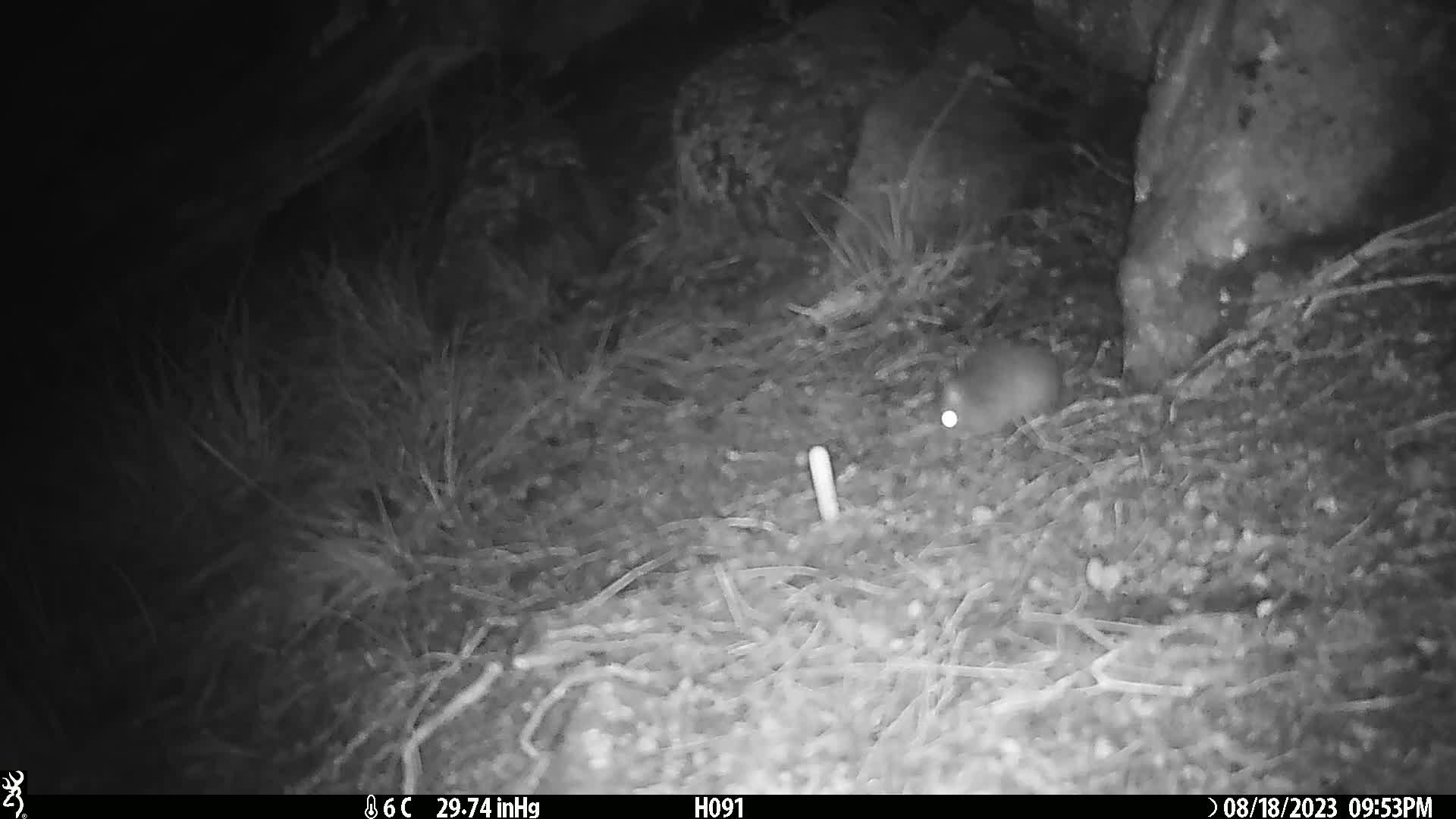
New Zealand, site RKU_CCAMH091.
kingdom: Animalia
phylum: Chordata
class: Mammalia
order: Rodentia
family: Muridae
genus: Rattus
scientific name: Rattus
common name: rat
Rat (Rattus).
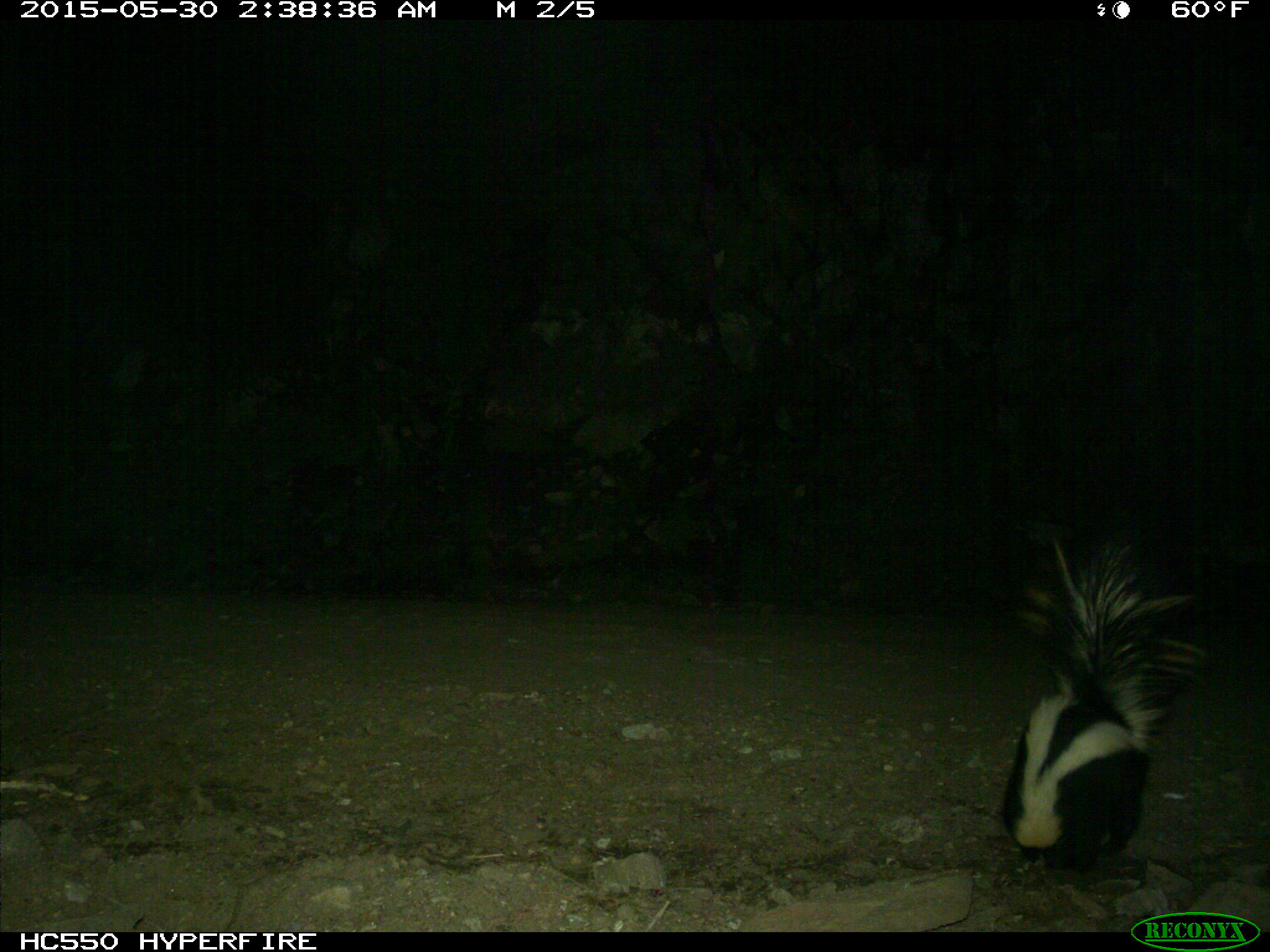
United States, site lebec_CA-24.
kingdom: Animalia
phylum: Chordata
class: Mammalia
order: Carnivora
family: Mephitidae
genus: Mephitis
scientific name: Mephitis mephitis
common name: striped skunk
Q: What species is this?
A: Mephitis mephitis (striped skunk).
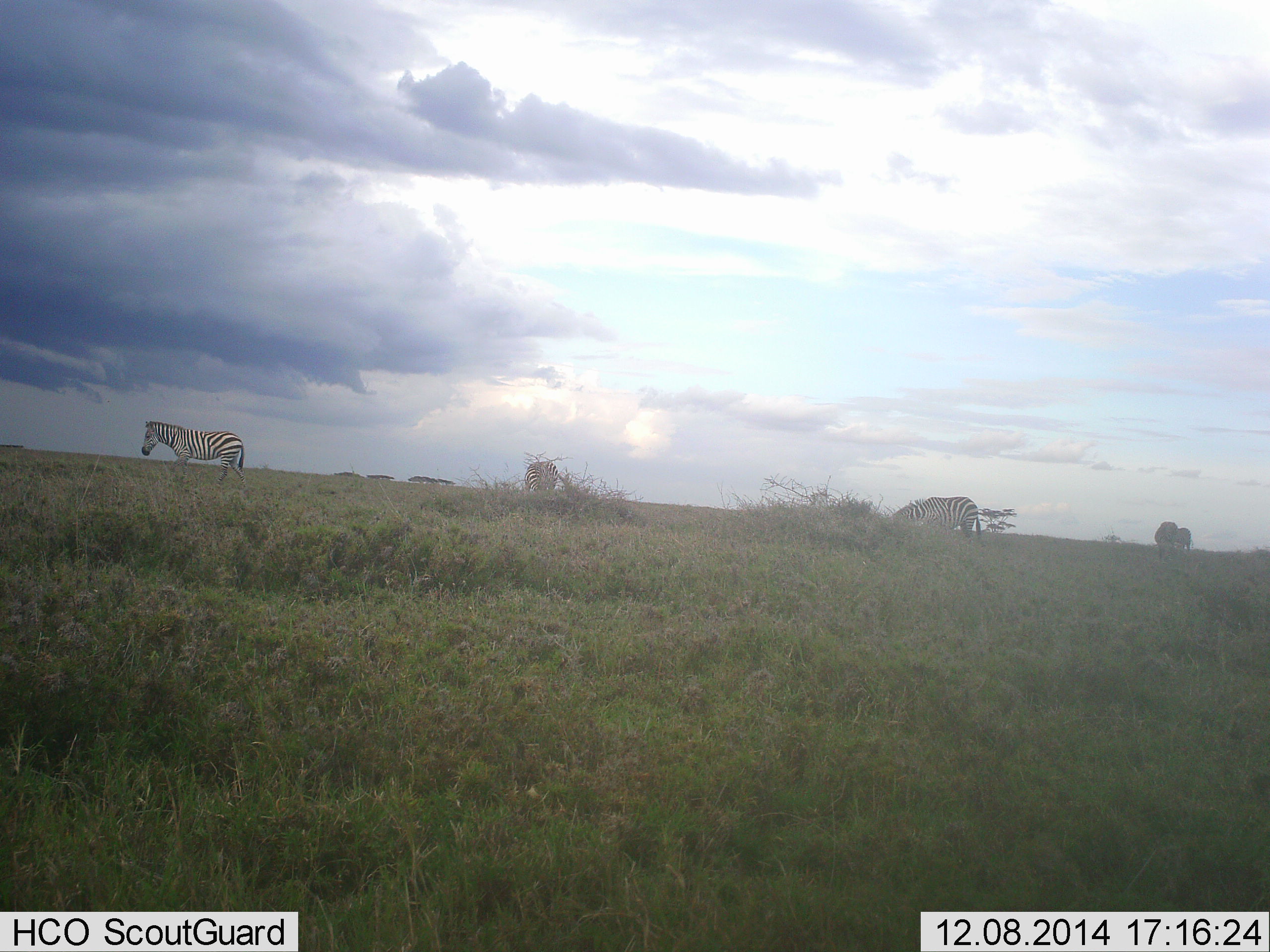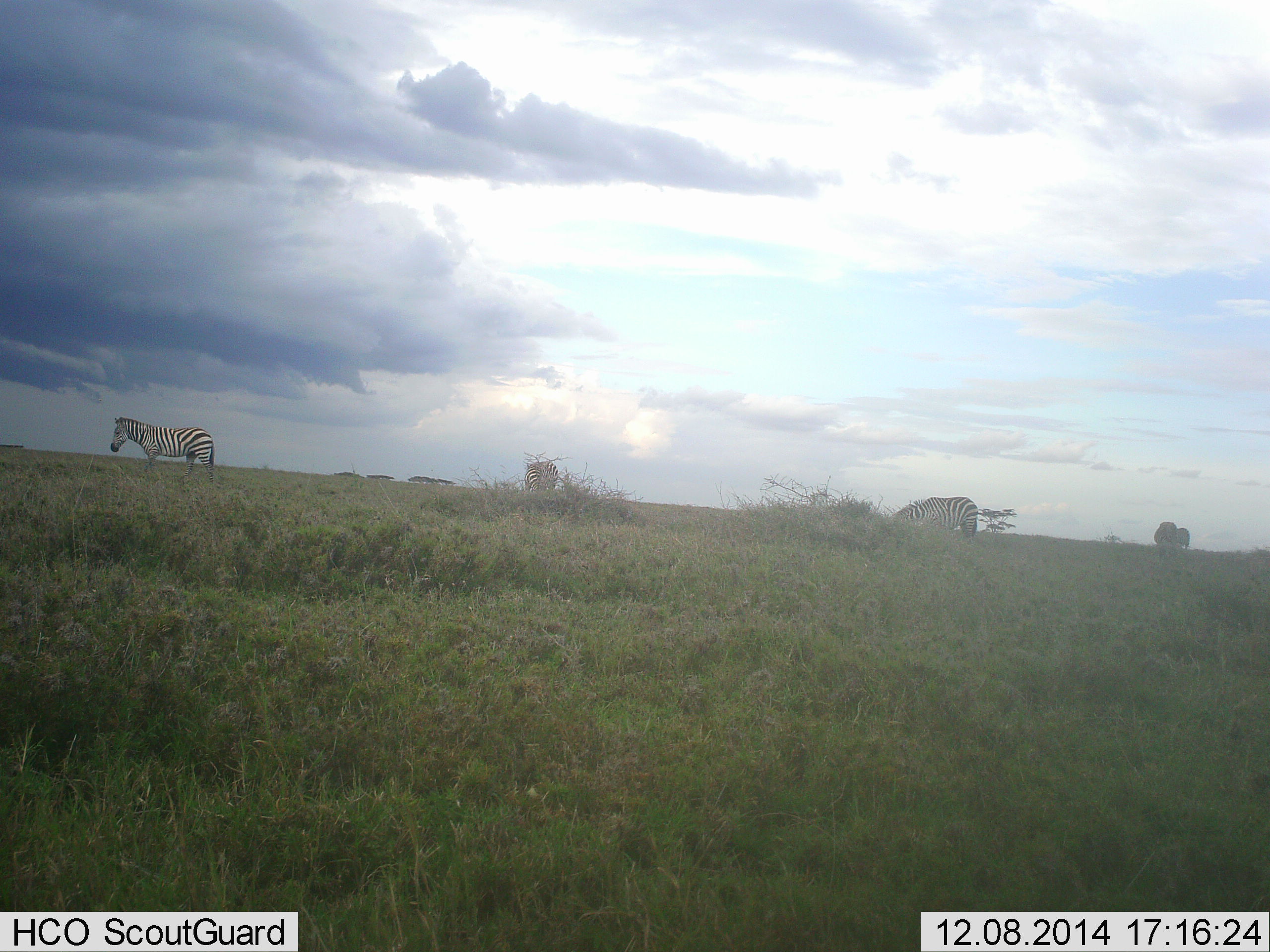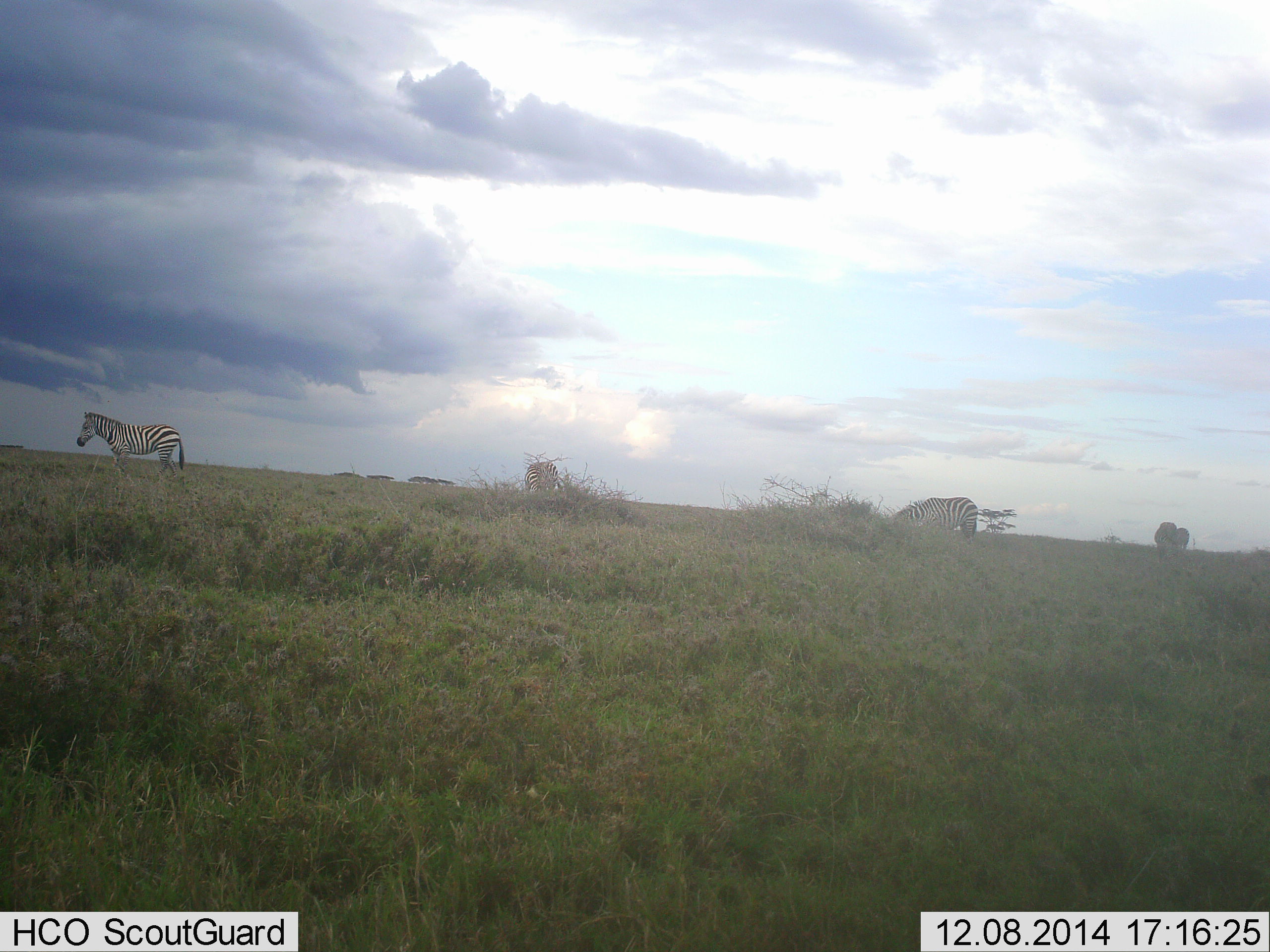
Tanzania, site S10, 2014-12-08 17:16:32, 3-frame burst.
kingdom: Animalia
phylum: Chordata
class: Mammalia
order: Perissodactyla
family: Equidae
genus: Equus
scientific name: Equus quagga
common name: plains zebra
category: zebra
Zebra (plains zebra) (Equus quagga), count 4. Behavior (volunteer vote fractions): standing 20%, resting 0%, moving 70%, interacting 0%. Young present (vote fraction): 0%. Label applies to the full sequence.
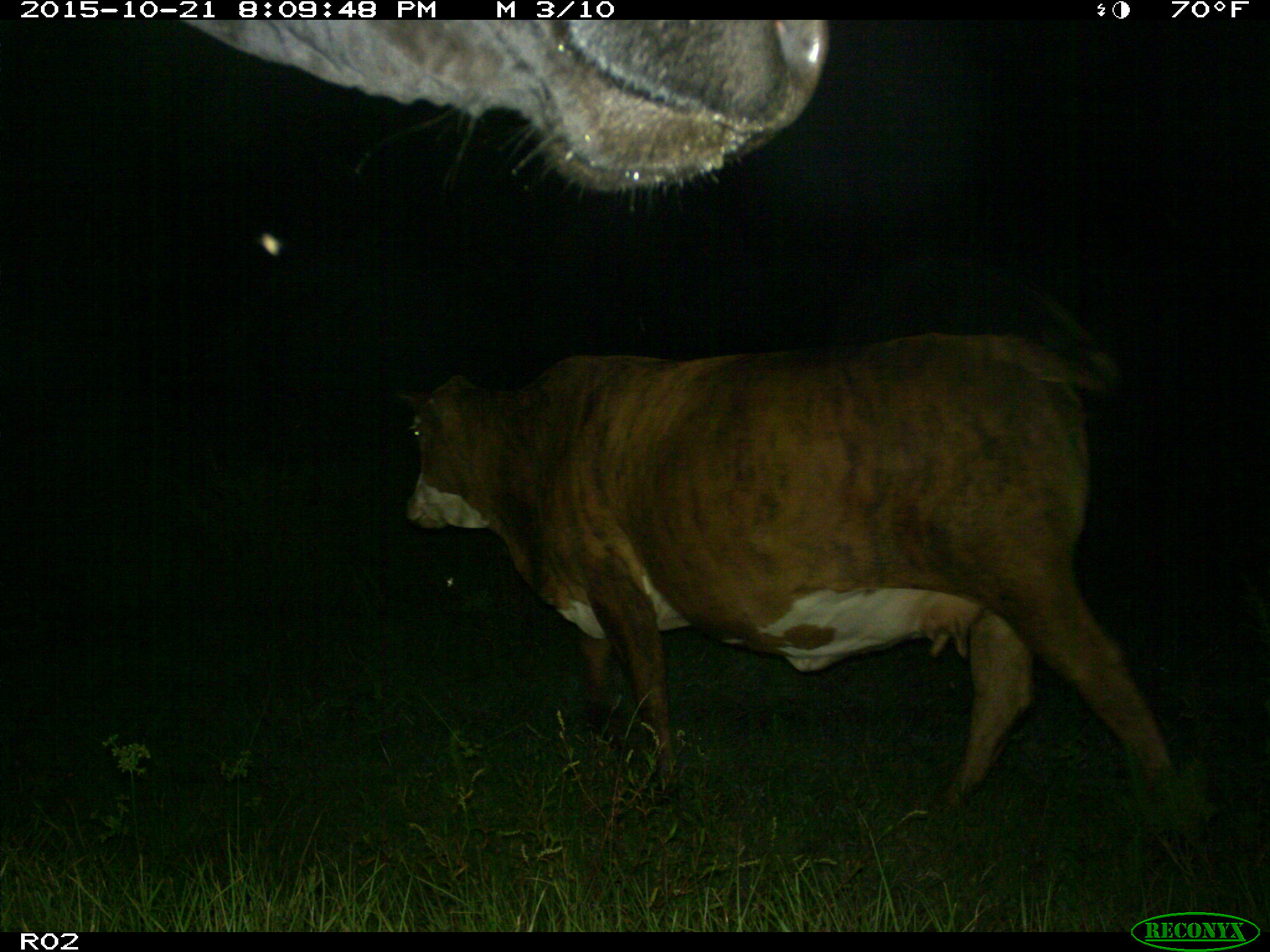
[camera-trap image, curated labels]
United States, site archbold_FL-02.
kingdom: Animalia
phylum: Chordata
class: Mammalia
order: Artiodactyla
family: Bovidae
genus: Bos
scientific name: Bos taurus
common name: domestic cow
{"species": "Bos taurus (domestic cow)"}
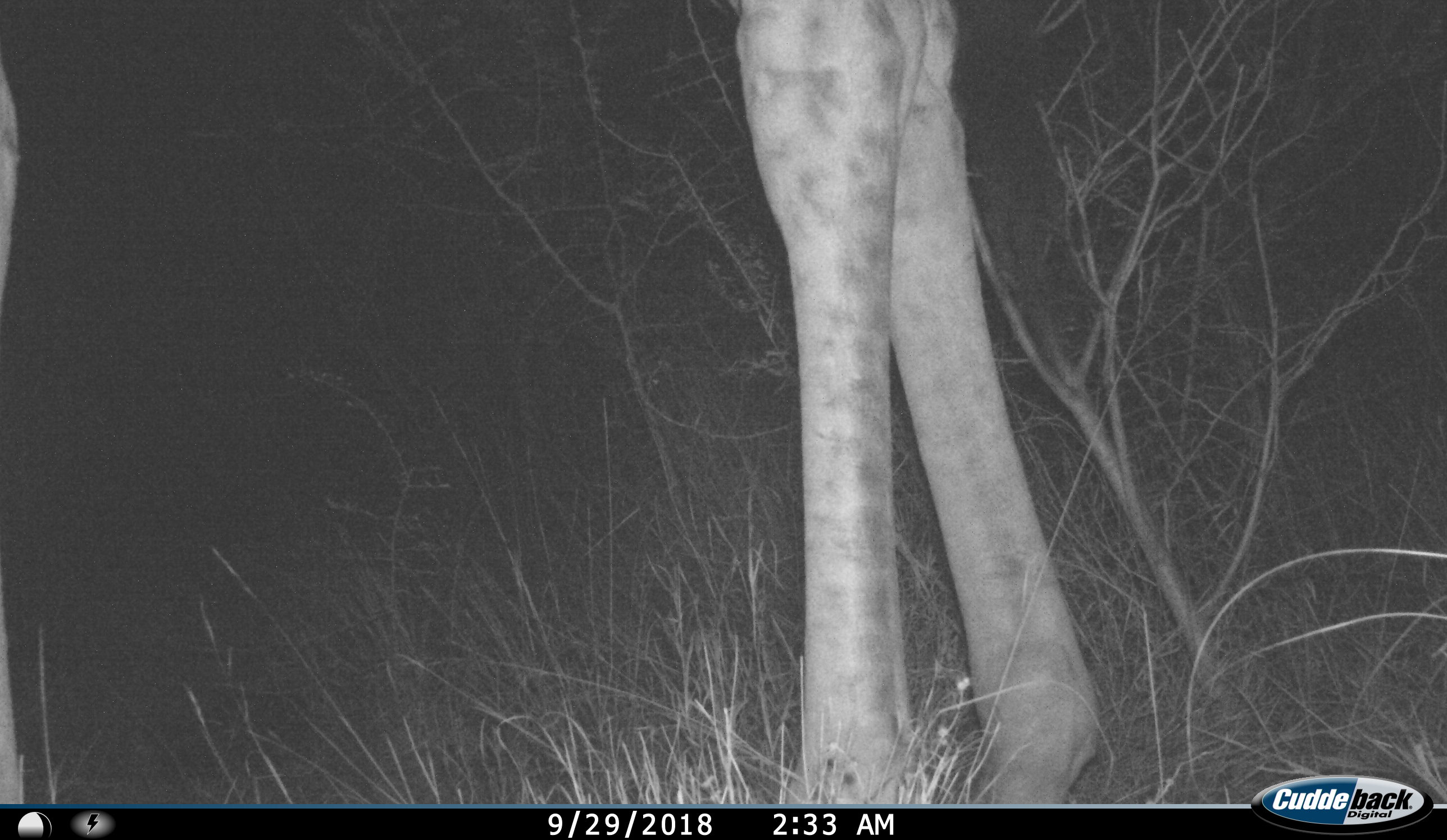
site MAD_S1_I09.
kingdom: Animalia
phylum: Chordata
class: Mammalia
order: Artiodactyla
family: Giraffidae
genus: Giraffa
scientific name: Giraffa camelopardalis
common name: giraffe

• [Exercise goal]: Please repeat the records above exactly, omitting any pictures they contain.

• [Solution to this exercise]:
New Zealand, site RKU_CCAMH091.
kingdom: Animalia
phylum: Chordata
class: Mammalia
order: Rodentia
family: Muridae
genus: Rattus
scientific name: Rattus
common name: rat
Rat (Rattus).
United States, site lebec_CA-24.
kingdom: Animalia
phylum: Chordata
class: Mammalia
order: Carnivora
family: Mephitidae
genus: Mephitis
scientific name: Mephitis mephitis
common name: striped skunk
Q: What species is this?
A: Mephitis mephitis (striped skunk).
Tanzania, site S10, 2014-12-08 17:16:32, 3-frame burst.
kingdom: Animalia
phylum: Chordata
class: Mammalia
order: Perissodactyla
family: Equidae
genus: Equus
scientific name: Equus quagga
common name: plains zebra
category: zebra
Zebra (plains zebra) (Equus quagga), count 4. Behavior (volunteer vote fractions): standing 20%, resting 0%, moving 70%, interacting 0%. Young present (vote fraction): 0%. Label applies to the full sequence.
[camera-trap image, curated labels]
United States, site archbold_FL-02.
kingdom: Animalia
phylum: Chordata
class: Mammalia
order: Artiodactyla
family: Bovidae
genus: Bos
scientific name: Bos taurus
common name: domestic cow
{"species": "Bos taurus (domestic cow)"}
site MAD_S1_I09.
kingdom: Animalia
phylum: Chordata
class: Mammalia
order: Artiodactyla
family: Giraffidae
genus: Giraffa
scientific name: Giraffa camelopardalis
common name: giraffe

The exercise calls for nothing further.